AUFGABENSTELLUNG A:
Nenne alle Zeilen, in denen das Wort „distant“ vorkommt, und gib sie vollständig wieder.

Freilich sind diese Sätze unmißverständlich nur dann, wenn man den Toleranzbegriff nicht aufweicht, sondern Toleranz strictu sensu als Duldung dessen, was man ablehnt, begreift. Wer anderes darunter verstehen möchte und sich dazu etwa auf die Ringparabel in Lessings „Nathan der Weise“ verweist, kann (und sollte) sich von Brenner im letzten Abschnitt seines Buches eines besseren belehren lassen. Denn was Lessings Nathan mit der Ringparabel im Gespräch mit einem Tyrannen, der gerade 19 Tempelritter hat hinrichten lassen, entwickelt, ist nichts anderes als die Ersetzung des Absolutheitsanspruchs der Religion ‒ jeder Religion ‒ durch hermeneutische Auslegungsbedürftigkeit, womit ihre Wahrheit folgerichtig dem Urteil einer räsonierenden Vernunft unterworfen wird.

ÜBUNGSMATERIAL:
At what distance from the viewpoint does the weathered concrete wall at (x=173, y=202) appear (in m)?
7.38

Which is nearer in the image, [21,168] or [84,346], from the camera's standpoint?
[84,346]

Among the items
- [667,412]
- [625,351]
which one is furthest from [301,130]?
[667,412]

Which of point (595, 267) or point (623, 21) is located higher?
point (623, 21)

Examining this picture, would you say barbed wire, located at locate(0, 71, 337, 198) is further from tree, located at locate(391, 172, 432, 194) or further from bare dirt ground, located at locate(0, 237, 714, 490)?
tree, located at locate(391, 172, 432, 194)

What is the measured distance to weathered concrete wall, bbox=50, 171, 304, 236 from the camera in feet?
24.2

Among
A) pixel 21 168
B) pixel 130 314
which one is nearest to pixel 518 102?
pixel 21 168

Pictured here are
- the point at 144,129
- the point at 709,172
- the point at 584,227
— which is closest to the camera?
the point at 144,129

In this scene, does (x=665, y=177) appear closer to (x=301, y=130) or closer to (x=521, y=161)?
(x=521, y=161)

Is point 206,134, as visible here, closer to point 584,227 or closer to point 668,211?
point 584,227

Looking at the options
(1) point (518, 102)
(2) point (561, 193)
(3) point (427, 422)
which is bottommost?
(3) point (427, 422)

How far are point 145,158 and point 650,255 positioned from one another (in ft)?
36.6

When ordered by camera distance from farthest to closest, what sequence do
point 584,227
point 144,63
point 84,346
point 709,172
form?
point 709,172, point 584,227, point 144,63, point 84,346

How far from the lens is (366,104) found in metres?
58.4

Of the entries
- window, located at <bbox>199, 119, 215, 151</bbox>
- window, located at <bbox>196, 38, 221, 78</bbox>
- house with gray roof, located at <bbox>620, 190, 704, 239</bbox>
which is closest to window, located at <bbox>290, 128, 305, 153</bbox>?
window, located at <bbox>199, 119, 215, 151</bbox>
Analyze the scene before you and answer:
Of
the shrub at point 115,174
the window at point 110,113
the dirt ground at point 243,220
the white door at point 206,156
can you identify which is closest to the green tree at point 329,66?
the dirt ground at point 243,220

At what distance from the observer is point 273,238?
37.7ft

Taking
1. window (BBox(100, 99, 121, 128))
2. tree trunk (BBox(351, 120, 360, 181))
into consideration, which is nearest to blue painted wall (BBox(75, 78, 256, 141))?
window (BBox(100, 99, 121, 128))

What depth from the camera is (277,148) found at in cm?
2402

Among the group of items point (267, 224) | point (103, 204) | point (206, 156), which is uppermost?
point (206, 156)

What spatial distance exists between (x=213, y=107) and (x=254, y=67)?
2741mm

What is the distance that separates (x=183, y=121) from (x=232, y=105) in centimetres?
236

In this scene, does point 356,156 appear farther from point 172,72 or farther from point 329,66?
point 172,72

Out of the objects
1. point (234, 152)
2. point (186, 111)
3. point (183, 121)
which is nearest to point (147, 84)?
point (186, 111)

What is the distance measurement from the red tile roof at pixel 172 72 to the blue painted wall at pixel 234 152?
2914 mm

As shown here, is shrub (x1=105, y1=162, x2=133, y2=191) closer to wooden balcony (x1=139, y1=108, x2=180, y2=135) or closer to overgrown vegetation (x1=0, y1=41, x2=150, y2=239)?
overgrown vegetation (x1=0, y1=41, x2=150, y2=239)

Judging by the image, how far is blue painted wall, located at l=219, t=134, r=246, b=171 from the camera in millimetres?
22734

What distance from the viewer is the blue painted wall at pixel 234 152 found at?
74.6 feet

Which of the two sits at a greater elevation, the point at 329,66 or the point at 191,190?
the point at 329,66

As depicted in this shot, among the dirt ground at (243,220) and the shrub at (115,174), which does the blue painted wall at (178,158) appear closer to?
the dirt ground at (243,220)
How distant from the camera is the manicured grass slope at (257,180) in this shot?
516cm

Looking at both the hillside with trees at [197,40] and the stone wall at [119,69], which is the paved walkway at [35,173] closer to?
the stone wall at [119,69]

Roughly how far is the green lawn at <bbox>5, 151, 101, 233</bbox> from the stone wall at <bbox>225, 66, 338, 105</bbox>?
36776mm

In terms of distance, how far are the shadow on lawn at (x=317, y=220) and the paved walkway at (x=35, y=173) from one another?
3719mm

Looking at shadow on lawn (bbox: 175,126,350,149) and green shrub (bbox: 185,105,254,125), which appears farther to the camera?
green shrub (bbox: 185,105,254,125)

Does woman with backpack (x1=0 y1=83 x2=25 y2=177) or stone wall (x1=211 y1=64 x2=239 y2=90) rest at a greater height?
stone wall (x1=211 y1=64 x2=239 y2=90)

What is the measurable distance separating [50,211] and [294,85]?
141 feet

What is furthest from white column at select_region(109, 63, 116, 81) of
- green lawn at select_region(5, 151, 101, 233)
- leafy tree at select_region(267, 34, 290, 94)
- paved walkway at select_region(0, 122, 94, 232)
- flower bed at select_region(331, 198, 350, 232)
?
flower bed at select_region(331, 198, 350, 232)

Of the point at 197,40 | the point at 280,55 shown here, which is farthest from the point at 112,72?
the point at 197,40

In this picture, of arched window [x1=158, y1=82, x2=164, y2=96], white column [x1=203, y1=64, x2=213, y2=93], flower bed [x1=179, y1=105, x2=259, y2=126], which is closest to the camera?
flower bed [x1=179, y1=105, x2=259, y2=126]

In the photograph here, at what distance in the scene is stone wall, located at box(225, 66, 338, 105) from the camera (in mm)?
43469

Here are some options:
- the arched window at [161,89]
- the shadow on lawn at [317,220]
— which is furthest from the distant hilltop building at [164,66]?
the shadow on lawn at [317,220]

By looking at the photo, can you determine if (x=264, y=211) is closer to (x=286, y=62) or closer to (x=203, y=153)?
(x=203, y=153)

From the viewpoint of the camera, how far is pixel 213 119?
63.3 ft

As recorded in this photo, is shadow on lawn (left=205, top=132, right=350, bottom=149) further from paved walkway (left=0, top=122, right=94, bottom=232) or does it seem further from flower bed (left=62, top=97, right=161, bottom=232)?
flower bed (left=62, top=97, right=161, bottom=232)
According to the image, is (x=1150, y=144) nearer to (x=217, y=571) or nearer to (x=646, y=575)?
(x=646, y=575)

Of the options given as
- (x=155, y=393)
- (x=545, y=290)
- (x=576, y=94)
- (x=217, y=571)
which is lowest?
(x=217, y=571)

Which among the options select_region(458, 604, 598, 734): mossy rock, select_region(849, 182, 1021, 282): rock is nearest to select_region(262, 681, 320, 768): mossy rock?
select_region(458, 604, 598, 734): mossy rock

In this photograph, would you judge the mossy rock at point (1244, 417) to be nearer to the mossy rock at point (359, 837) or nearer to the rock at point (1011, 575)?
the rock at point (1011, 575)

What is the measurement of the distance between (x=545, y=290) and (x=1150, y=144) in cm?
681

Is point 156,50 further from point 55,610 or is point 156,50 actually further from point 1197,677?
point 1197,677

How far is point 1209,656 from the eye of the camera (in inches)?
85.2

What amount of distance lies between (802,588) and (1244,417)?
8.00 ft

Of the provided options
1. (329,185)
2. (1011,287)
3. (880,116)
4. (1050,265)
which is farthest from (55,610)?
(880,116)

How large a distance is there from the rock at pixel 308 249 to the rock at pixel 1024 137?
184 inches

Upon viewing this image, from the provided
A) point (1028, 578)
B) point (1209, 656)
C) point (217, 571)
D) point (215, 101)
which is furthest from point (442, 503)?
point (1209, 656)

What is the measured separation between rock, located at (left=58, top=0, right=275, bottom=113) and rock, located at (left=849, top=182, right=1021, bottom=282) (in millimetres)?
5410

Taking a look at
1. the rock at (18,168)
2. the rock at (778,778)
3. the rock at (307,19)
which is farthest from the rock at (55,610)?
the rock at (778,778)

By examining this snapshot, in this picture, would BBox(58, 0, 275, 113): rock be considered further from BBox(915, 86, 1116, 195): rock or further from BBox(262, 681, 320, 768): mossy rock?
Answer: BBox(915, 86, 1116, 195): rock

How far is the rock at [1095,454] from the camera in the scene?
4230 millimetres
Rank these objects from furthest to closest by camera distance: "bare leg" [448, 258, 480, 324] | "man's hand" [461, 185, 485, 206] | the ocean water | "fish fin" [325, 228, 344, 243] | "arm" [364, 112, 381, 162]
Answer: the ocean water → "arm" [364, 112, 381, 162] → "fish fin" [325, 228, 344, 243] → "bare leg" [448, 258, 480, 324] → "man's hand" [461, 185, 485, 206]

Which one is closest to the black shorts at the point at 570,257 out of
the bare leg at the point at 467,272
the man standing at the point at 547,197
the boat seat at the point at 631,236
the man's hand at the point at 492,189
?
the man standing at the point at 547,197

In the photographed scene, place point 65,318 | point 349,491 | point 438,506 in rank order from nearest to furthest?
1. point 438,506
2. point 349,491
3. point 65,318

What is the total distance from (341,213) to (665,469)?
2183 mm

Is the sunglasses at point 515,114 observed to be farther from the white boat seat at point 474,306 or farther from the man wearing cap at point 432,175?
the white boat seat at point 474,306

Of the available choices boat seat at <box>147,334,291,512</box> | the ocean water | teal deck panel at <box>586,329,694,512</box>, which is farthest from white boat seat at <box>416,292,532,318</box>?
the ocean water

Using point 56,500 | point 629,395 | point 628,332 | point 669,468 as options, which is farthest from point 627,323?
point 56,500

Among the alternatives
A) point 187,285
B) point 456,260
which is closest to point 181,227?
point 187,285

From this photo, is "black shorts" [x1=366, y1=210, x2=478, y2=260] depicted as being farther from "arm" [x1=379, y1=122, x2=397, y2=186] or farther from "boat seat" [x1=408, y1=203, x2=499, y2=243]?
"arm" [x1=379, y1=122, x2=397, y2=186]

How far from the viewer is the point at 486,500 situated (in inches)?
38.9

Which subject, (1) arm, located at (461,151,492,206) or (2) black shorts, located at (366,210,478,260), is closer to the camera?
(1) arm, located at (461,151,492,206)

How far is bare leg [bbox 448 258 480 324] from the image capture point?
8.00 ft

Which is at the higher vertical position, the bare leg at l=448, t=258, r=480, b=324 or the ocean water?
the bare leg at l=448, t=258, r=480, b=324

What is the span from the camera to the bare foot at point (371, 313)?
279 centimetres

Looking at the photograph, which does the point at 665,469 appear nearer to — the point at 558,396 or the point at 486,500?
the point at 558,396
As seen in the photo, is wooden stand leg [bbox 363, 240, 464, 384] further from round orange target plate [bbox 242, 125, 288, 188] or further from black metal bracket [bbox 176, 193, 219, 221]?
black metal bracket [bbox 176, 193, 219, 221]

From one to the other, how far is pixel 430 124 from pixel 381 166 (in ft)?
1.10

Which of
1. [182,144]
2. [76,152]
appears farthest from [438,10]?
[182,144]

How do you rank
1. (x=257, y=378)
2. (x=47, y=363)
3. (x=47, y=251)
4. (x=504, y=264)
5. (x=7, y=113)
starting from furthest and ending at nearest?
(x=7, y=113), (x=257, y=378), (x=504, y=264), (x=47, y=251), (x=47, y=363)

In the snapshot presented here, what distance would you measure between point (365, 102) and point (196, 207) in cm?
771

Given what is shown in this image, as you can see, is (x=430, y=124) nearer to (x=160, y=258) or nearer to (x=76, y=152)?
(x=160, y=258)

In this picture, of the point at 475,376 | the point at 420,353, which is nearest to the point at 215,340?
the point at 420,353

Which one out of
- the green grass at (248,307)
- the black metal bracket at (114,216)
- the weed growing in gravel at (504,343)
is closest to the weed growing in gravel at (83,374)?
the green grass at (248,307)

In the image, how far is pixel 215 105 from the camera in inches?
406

AUFGABENSTELLUNG B:
Überarbeite den Abschnitt des Textauszugs, der bei „Freilich sind diese“ beginnt und mit „Vernunft unterworfen wird.“ endet. Gib ihn vollständig wieder und setze dabei „Herrscher“ an die Stelle von „Tyrannen“.

LÖSUNG A:
How distant from the camera is the manicured grass slope at (257,180) in this shot?
— which is furthest from the distant hilltop building at [164,66]?

LÖSUNG B:
Freilich sind diese Sätze unmißverständlich nur dann, wenn man den Toleranzbegriff nicht aufweicht, sondern Toleranz strictu sensu als Duldung dessen, was man ablehnt, begreift. Wer anderes darunter verstehen möchte und sich dazu etwa auf die Ringparabel in Lessings „Nathan der Weise“ verweist, kann (und sollte) sich von Brenner im letzten Abschnitt seines Buches eines besseren belehren lassen. Denn was Lessings Nathan mit der Ringparabel im Gespräch mit einem Herrscher, der gerade 19 Tempelritter hat hinrichten lassen, entwickelt, ist nichts anderes als die Ersetzung des Absolutheitsanspruchs der Religion ‒ jeder Religion ‒ durch hermeneutische Auslegungsbedürftigkeit, womit ihre Wahrheit folgerichtig dem Urteil einer räsonierenden Vernunft unterworfen wird.